▸ What to produce
Report each line of the listing that carries the word "present".

▸ Data supplied

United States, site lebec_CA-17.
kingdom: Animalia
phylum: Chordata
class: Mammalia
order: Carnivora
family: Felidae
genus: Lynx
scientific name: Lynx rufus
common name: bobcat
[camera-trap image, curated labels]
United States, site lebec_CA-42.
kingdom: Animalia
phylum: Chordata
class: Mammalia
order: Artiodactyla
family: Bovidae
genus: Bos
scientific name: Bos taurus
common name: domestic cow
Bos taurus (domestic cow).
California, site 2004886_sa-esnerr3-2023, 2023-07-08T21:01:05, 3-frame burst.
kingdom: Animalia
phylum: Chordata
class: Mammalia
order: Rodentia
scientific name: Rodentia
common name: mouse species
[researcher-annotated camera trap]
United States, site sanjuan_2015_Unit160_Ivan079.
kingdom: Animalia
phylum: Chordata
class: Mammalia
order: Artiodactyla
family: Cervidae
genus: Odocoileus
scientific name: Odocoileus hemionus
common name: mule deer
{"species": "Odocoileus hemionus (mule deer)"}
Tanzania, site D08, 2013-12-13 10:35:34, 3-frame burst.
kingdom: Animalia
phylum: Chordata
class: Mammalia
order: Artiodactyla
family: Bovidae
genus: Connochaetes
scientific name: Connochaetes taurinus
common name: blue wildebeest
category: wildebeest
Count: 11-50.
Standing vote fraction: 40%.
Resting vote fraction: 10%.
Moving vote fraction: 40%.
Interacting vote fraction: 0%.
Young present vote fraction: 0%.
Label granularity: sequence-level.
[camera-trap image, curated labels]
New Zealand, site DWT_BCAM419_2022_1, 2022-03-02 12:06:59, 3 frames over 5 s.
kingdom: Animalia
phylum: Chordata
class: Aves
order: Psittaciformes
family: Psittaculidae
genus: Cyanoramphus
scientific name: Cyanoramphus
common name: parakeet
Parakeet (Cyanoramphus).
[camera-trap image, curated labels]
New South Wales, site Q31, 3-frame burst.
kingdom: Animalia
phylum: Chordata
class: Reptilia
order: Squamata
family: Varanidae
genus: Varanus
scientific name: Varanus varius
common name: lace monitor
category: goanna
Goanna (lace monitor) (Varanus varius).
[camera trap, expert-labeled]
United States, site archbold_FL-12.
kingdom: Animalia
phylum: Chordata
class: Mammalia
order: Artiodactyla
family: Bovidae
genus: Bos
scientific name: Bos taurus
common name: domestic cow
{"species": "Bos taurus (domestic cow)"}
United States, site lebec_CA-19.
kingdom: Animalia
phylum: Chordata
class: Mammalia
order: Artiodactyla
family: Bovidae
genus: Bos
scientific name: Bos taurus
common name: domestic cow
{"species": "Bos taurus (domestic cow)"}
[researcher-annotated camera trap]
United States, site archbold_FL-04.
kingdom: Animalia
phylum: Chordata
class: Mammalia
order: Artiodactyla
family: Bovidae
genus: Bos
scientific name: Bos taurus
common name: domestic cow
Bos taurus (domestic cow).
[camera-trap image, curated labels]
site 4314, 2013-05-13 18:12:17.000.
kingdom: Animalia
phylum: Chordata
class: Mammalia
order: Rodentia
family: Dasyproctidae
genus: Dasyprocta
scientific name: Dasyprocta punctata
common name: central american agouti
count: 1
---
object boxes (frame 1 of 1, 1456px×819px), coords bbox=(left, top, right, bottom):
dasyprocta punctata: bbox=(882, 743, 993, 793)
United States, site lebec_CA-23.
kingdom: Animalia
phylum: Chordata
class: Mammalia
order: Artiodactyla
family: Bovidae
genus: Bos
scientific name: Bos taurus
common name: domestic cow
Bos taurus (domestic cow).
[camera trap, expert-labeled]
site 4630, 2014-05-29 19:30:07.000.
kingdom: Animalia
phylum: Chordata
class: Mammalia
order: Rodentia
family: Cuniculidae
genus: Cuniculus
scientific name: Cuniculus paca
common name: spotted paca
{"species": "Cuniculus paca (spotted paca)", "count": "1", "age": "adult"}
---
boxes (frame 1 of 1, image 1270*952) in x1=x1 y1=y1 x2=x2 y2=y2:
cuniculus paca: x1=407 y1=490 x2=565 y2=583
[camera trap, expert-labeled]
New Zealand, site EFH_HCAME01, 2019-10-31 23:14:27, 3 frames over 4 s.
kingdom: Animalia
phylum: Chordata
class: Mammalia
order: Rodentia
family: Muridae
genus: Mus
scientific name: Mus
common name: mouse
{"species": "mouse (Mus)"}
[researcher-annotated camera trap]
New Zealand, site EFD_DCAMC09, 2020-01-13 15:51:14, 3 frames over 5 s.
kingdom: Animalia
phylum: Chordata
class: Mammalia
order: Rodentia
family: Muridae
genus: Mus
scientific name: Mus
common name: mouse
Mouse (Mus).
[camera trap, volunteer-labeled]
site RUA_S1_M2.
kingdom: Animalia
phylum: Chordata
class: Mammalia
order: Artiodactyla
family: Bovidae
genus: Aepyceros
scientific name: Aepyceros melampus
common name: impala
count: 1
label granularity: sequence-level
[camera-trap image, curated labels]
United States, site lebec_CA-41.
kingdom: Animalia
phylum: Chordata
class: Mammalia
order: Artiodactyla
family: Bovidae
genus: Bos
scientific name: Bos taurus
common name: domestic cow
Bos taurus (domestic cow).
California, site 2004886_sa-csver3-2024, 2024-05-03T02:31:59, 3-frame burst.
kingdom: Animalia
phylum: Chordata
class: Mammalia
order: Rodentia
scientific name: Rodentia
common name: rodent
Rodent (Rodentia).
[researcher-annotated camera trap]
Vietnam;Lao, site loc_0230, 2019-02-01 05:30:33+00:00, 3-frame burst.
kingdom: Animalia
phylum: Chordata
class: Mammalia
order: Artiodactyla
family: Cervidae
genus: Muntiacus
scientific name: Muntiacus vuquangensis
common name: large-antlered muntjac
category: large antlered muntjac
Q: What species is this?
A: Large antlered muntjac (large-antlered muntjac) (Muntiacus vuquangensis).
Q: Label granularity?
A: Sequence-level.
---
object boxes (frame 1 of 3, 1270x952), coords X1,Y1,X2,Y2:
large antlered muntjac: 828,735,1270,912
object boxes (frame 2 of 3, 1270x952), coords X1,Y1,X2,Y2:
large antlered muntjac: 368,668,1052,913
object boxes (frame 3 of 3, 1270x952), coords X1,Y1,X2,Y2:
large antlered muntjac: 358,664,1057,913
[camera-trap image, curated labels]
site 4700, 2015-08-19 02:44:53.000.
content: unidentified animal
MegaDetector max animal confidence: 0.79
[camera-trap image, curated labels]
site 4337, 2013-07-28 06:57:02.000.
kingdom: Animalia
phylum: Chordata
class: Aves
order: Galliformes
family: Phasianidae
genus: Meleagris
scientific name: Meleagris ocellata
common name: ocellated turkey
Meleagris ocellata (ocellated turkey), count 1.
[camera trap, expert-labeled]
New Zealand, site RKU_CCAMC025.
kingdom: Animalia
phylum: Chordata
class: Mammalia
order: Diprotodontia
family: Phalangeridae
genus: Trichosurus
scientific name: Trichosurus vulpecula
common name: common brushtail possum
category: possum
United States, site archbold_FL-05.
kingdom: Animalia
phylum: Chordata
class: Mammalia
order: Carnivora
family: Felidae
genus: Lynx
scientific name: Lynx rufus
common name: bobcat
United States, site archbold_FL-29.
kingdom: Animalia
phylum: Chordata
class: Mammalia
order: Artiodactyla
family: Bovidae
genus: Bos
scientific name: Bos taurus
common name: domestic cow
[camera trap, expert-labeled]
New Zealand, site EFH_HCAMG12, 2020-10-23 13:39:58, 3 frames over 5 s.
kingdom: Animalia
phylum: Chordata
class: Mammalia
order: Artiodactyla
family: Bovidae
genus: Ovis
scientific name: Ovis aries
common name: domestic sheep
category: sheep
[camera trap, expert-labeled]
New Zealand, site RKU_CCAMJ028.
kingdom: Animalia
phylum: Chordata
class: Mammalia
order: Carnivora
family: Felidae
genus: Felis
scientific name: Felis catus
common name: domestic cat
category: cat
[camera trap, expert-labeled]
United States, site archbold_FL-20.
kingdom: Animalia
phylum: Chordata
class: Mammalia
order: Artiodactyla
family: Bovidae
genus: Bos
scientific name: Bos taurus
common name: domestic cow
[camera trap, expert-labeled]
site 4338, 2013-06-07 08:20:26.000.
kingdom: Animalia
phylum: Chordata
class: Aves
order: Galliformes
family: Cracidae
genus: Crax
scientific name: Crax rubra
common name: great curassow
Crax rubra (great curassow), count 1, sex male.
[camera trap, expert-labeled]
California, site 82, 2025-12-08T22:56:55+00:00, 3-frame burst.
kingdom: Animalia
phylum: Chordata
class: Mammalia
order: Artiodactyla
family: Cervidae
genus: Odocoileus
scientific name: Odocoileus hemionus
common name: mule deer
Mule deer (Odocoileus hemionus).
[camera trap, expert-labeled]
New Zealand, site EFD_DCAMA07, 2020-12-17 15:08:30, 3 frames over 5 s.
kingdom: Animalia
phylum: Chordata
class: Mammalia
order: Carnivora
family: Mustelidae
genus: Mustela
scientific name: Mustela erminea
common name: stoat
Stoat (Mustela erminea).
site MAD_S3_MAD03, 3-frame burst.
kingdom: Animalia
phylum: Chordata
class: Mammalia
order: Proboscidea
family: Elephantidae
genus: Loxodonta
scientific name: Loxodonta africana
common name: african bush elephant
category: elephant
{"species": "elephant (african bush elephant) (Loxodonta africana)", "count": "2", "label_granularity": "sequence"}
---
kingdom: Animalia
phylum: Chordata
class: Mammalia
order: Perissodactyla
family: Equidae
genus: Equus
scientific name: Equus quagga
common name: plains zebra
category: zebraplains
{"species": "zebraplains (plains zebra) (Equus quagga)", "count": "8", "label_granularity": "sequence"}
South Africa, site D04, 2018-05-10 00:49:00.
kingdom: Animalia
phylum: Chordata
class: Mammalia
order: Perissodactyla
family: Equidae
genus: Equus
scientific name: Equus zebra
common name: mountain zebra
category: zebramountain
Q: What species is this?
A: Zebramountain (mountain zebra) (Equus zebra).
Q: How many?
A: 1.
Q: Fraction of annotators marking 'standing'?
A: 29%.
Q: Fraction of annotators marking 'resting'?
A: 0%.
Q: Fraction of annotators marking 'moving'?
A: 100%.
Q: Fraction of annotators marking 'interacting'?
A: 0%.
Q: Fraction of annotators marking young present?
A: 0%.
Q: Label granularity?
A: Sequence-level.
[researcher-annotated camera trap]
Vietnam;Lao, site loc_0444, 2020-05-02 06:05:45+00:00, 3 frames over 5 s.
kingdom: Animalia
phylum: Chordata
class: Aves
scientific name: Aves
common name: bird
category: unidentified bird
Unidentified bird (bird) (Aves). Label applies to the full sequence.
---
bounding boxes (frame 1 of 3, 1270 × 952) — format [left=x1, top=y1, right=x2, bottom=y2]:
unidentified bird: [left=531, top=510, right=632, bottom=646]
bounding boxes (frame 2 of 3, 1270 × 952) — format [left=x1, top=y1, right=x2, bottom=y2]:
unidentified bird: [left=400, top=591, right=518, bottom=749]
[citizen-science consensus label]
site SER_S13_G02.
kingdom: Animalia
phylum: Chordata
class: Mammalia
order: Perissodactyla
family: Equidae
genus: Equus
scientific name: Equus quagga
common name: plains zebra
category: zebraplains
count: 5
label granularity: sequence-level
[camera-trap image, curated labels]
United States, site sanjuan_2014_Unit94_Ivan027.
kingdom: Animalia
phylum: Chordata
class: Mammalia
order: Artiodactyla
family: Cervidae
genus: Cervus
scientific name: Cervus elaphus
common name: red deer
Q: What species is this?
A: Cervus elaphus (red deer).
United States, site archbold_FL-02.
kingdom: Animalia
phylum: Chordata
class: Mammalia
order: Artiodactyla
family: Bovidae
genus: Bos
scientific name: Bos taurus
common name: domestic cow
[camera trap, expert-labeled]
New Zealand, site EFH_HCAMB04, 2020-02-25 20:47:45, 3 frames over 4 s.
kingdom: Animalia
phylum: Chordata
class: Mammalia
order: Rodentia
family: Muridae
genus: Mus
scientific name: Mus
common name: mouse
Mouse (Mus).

▸ Exercise result
Young present vote fraction: 0%.
Q: Fraction of annotators marking young present?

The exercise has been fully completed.